Tuvo claro Abelardo que se dedicaría al mundo de los banquillos. Su ciudad del alma, Gijón, no ha dejado de darle oportunidades nunca. Y seguro que con buen juicio. Las categorías inferiores lo vieron comenzar a dirigir equipos y hasta sufrió una destitución que, como él mismo ha señalado en varias ocasiones, lo hizo fuerte y entrenador. Sí, entrenador. Por eso se marchó a otros rincones a conocer lo bueno y menos bueno de todo esto. Adquirió gloria en clubes de Tercera división y de nuevo apareció su Sporting. Anduvo ayudando sin hacer ruido hasta que en El Molinón se hartaron de un tal José Ramón Sandoval y le dieron la batuta del primer equipo rojiblanco. La enorme responsabilidad que le dieron la solventó mejor que bien con la clasificación para los play off de ascenso tras tres victorias y dos empates en cinco encuentros. Las Palmas lo bajó a la tierra, pero el curso pasado el Benito Villamarín lo mandó a las nubes. El Sporting ascendía de la mano de Abelardo.
Con poco o nada que perder, Abelardo es el típico técnico cuyo atrevimiento le puede abrir las puertas de un buen contrato el día de mañana. Le gusta que, dentro de la cordura necesaria que ha de tener un conjunto de fútbol, sus hombres se diviertan y le den emoción al juego. Muere pensando en un fútbol plagado de ocasiones de gol, notándose perfectamente las nociones que Johan Cruyff pudo transmitirle como entrenador. Es una idea fantástica de juego puesto que la juventud que atesora su plantilla es una realidad. Quiere tener esa influencia en sus pupilos y lo anda consiguiendo desde hace mucho.

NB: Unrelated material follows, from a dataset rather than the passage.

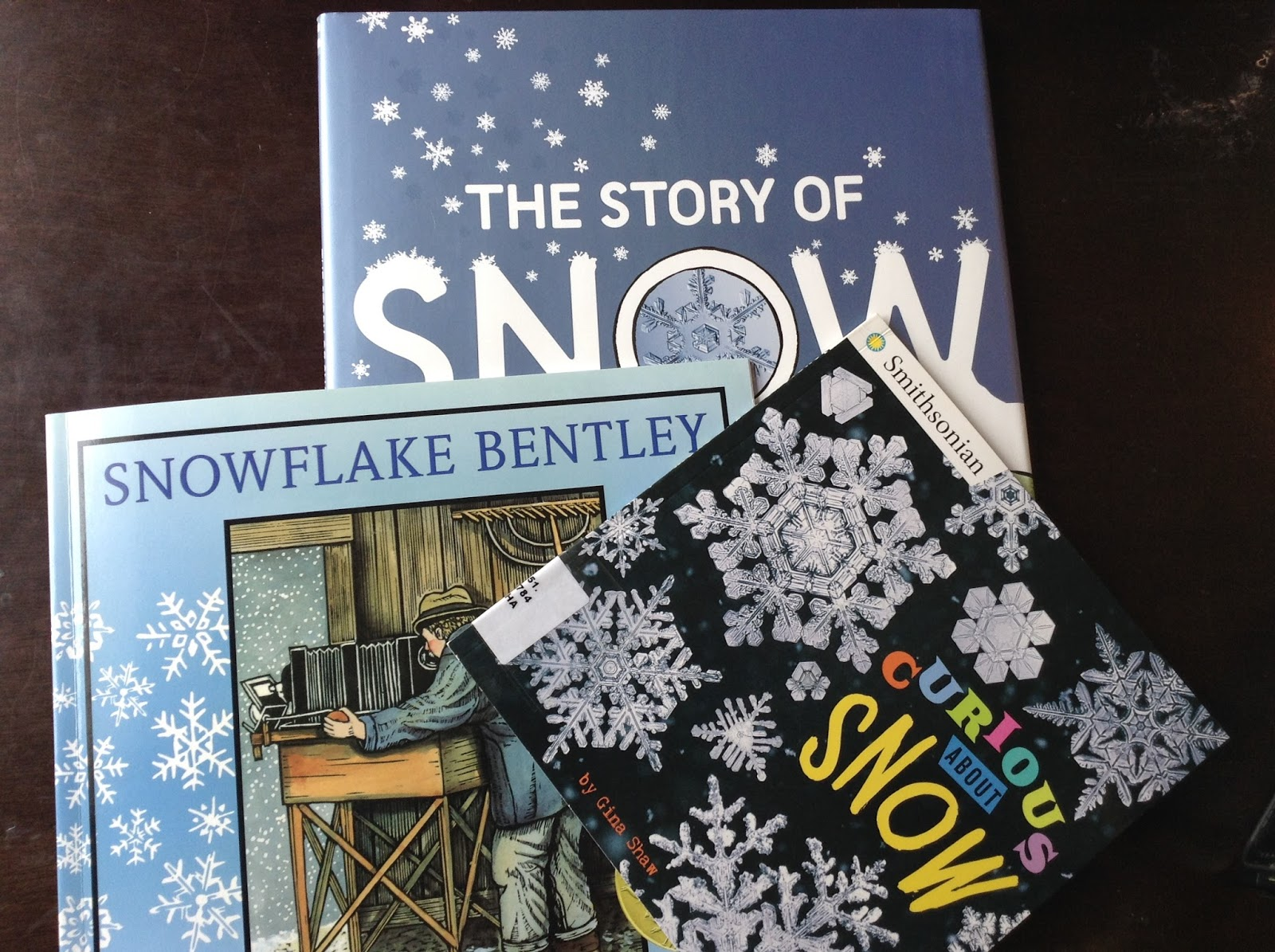 original product bridget by bentley book moonlight companion crafter snowflake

El Sporting tiene sello, y Abelardo tiene culpa de ello. La temporada da millones de vueltas, pero en este comienzo listo está siendo, permite pocas ocasiones al rival y encaja poco. Las cosas, luego, caen por su propio peso, pero en cuanto le tome verdaderamente el pulso a la Primera, tanto Sporting como Abelardo, podríamos tener Gijón para rato. Entrenador y club asturiano pretenden llegar para quedarse. Y encajan en la élite.